By Jack Rybicki, Managing Principal of Industry, CLA and Chris Hesse, Principal at CLA.
This article was originally published on Nov. 20, 2020. It has been updated to reflect a possible spending bill that would reverse treasury guidance, allowing borrowers to receive the benefits of their deductions.
Key insights
- Congress could act to overturn the Treasury’s PPP loan expense deductibility guidance. We expect to learn whether Congress will act by Dec. 11, 2020.
- Revenue Ruling 2020-27 sets forth the IRS’s determination that a PPP borrower may not deduct eligible expenses on its 2020 tax return if the borrower has a “reasonable expectation” that its PPP loan will be forgiven.
- “Reasonable expectation” is present regardless of whether the borrower has filed its application for PPP loan forgiveness or has been informed by its PPP lender of the loan forgiveness decision prior to the end of the tax year.

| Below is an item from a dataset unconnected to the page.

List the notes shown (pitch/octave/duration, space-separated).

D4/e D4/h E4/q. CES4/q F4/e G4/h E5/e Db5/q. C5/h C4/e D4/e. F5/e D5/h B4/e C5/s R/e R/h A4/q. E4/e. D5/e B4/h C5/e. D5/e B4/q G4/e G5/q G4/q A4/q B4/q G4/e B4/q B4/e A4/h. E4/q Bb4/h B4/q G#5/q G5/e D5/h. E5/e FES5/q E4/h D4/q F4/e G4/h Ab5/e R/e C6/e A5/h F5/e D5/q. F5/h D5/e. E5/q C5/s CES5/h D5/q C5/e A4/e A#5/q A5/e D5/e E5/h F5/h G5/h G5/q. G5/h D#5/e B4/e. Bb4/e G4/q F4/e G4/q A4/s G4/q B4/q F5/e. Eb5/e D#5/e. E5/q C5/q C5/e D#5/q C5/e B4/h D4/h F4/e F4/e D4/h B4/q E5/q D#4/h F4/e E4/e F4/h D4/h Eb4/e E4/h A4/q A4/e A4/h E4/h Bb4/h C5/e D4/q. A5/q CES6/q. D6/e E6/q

- Revenue Procedure 2020-51 provides a safe harbor allowing a PPP borrower to claim a deduction for otherwise non-deductible eligible expenses if forgiveness is denied in whole or in part, or, if the PPP borrower decides not to request forgiveness.

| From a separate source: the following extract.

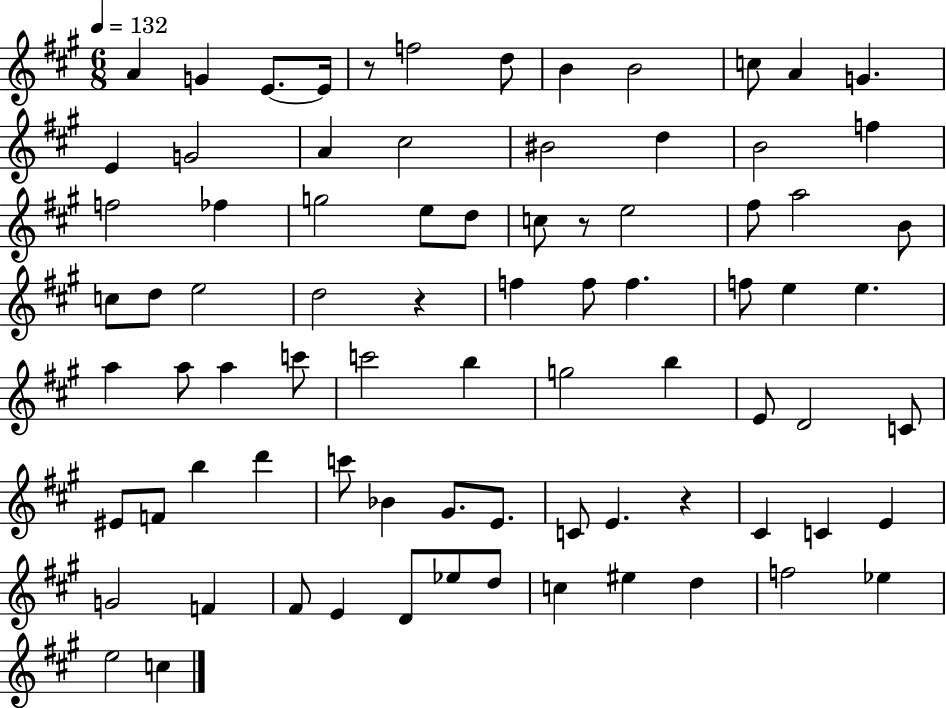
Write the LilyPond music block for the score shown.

Understand the Impact of These Rulings on Your 2020 Taxes
On Nov. 18, the Internal Revenue Service (IRS) issued Revenue Ruling 2020-27 and Revenue Procedure 2020-51. This guidance collectively addresses the timing of the disallowance of deduction of eligible costs incurred during 2020 that were paid using proceeds from a loan guaranteed under the Paycheck Protection Program (PPP).
The IRS has determined that if a PPP borrower “reasonably expects” to have the PPP loan forgiven, the PPP borrower may not deduct eligible expenses in its 2020 taxable year. Revenue Ruling 2020-27 provides clarity that a “reasonable expectation of forgiveness” is likely present:
- Regardless of whether the PPP borrower has filed its application for PPP loan forgiveness prior to the end of its tax year, and,
- Even if the PPP lender has not notified the PPP borrower of forgiveness prior to the end of its tax year.
Safe harbor
Revenue Procedure 2020-51 provides a safe harbor allowing a PPP borrower to claim a deduction on its 2020 tax return related to these otherwise non-deducted eligible expenses if:
- The PPP borrower’s request for forgiveness is denied in whole or in part, or,
- The PPP borrower decides not to request forgiveness of its PPP loan.
If one of the two events above occurs subsequent to the end of the PPP borrower’s 2020 tax year, the expense deduction can be included on either a timely filed (including extensions) original income tax return for the 2020 tax year, an amended return for the 2020 tax year, or the PPP borrower’s timely filed 2021 original income tax return.
If a borrower uses the safe harbor to deduct the expenses on its 2020 originally filed or amended tax return, a statement titled “Revenue Procedure 2020-51 Statement” must accompany the return.
Could guidance be overturned?
The intent of Congress in passing the CARES Act is clear: the law specifically exempts PPP loan forgiveness from taxability. The revenue ruling issued by the IRS in effect will generate taxable income as a result of disallowing expenses.
Senators Grassley and Wyden, the majority and minority leaders of the Senate Finance Committee (which controls tax legislation in the Senate) issued a joint press release, “Treasury Misses the Mark on PPP Loan Expense Deductibility Guidance,” reiterating that it was the intent of Congress for borrowers to receive the benefit of their deductions.
We expect to learn whether Congress will act by the end of the day, Dec.11, 2020. If it does not, the issue might be taken up by the next Congress, but action might not happen until February 2021, at the earliest.
- Both houses of Congress are in session through Dec. 11, providing two weeks post-Thanksgiving for Congress to act.
- The spending bill must be passed by Dec. 11.
A prudent course may be to continue your year-end planning but implement your decisions after we learn what Congress may pass yet this year.